Nitrites and nitrates used in curing are another sticking point. Sodium nitrite is one of the most common curing ingredients in the meat industry, added at concentrations under 150 parts per million to prevent bacterial growth, particularly the organism that causes botulism. The concern is that nitrite reacts with compounds in meat during high-heat cooking to form nitrosamines, which the International Agency for Research on Cancer has linked to colorectal cancer. Some carnivore dieters seek out uncured or nitrate-free options, while others accept traditionally cured meats as a reasonable trade-off. There’s no universal rule here, but reading ingredient labels on any packaged meat is standard practice in the community.
The Dairy Split
Dairy is the most divisive food category among carnivore dieters. It comes from animals, so it seems like it should qualify. In practice, the community is split into dairy and non-dairy camps, and both are considered legitimate versions of the diet.

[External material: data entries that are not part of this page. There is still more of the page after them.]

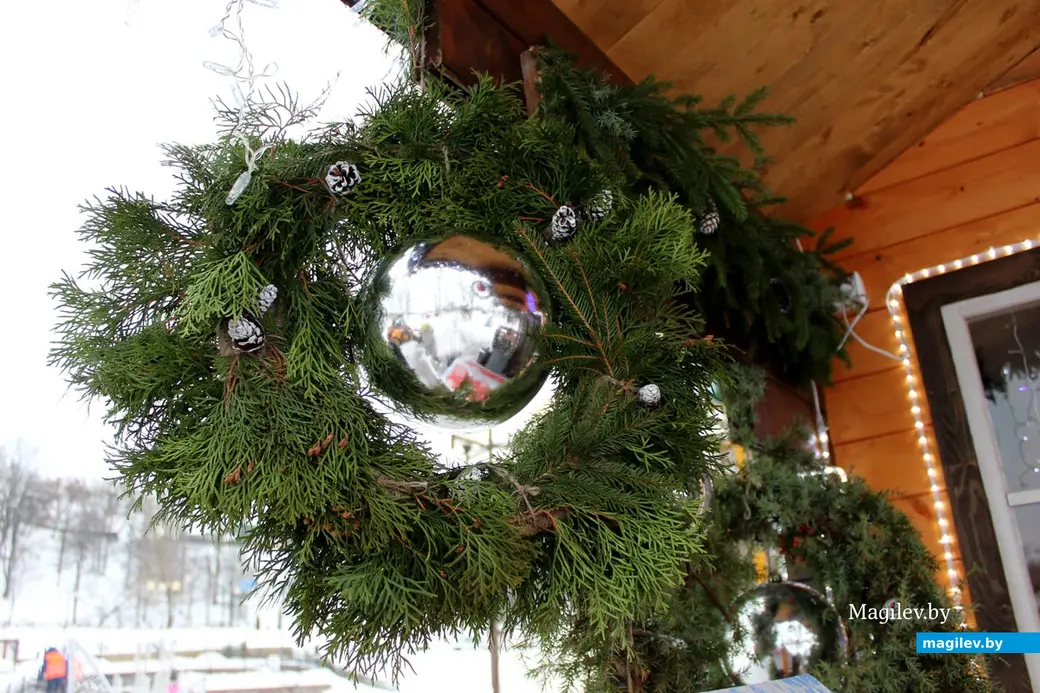 Создание сказочного городка в парке Подниколья Могилева. Украшения для домика Деда Мороза, сделанное своими руками. 13 декабря 2022 года.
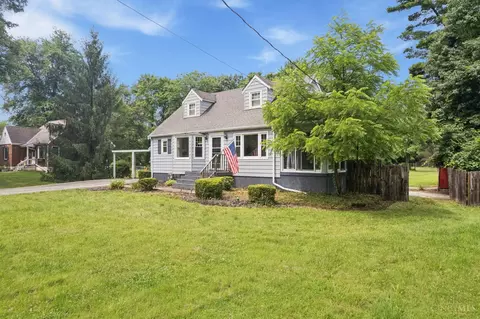 Exterior - 4077 Mclean Dr, Cincinnati, OH 45255 photo 3 of 13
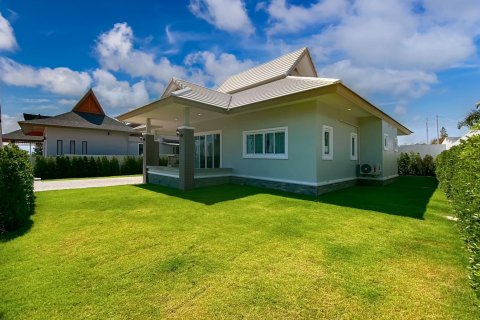 Casa de 3 dormitorios en Hua Hin, Tailandia № 125274 - foto 2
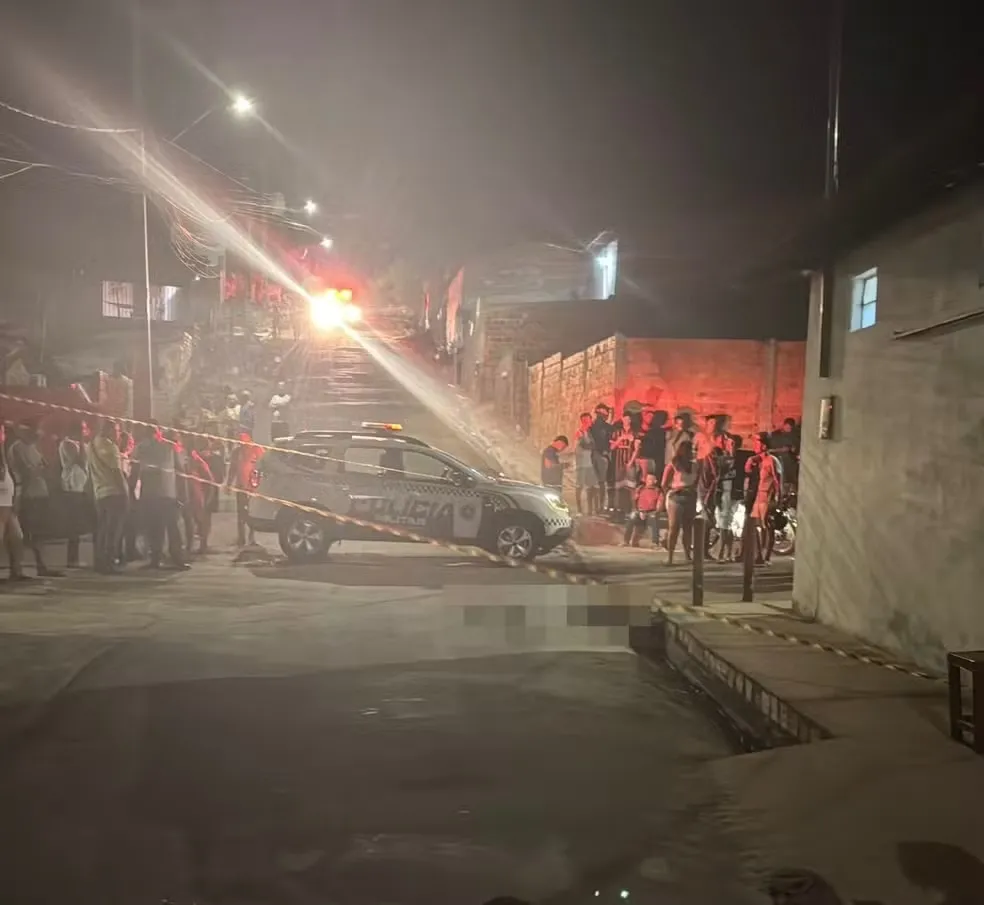 Barbeiro e cliente são assassinados a tiros na Zona Norte de Teresina — Foto: Divulgação/PMPI
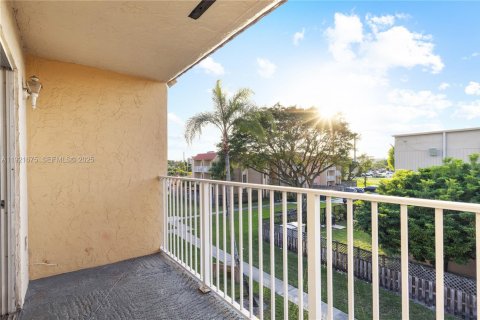 Copropriété à louer à Doral, Floride: 2 chambres, 98.57 m2 № 1987118 - photo 4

Those who include dairy tend to favor high-fat, low-lactose options: butter, hard aged cheeses, heavy cream, and fermented products like yogurt and kefir. Fermented dairy appears frequently in carnivore meal plans. The fermentation process reduces lactose content, which matters because many adults have some degree of lactose intolerance. Nutritionally, including dairy makes a measurable difference. Carnivore meal plans that include dairy products deliver notably more calcium, though even with dairy, intake still falls short of the recommended 1,000 mg per day in some analyses, reaching only 74 to 84 percent of that target.
Those who exclude dairy typically do so because of digestive reactions, skin issues, or a belief that the proteins in cow’s milk (particularly casein) trigger inflammation. If you’re starting the diet, many experienced followers recommend beginning without dairy for 30 days, then reintroducing it to gauge your body’s response.
Fiber and Why It’s Deliberately Removed
The absence of fiber is not an oversight. It’s a central premise of the diet. Conventional nutrition guidelines recommend 25 to 38 grams of fiber daily for digestive health, but the carnivore community argues that fiber is nonessential and that removing it, along with the plant compounds that come with it, is actually beneficial.
The logic works on two levels. First, since fiber and plant-based compounds compete with mineral absorption, eliminating them could lower the total amount of minerals your body actually needs from food. Second, proponents suggest that a very low-carb, high-fat diet produces a ketone called beta-hydroxybutyrate in the liver, which may partially replace butyrate, the short-chain fatty acid normally produced when gut bacteria ferment fiber. Butyrate feeds the cells lining the colon, and the overlap in function between these two molecules is one proposed explanation for why many carnivore dieters report stable or improved digestion despite eating zero fiber. This is a hypothesis, not settled science, but it’s the framework the community uses to justify the complete removal of grains, vegetables, and other fiber sources.
Quick Reference: What’s In and What’s Out
- Always excluded: fruits, vegetables, grains, legumes, nuts, seeds, bread, pasta, rice, sugar, artificial sweeteners, vegetable and seed oils, soy products, plant-based milk alternatives
- Always included: beef, pork, lamb, poultry, fish, shellfish, eggs, animal fats (tallow, lard, duck fat)
- Debated: dairy products, honey, coffee, tea, spices, processed meats with additives
Coffee and tea deserve a brief mention because they’re technically plant-derived. Strict followers avoid both. Most carnivore dieters in practice continue drinking black coffee, treating it as a personal exception rather than a dietary staple. The same flexibility applies to salt and basic seasonings, which almost everyone uses regardless of how strictly they interpret the rest of the rules.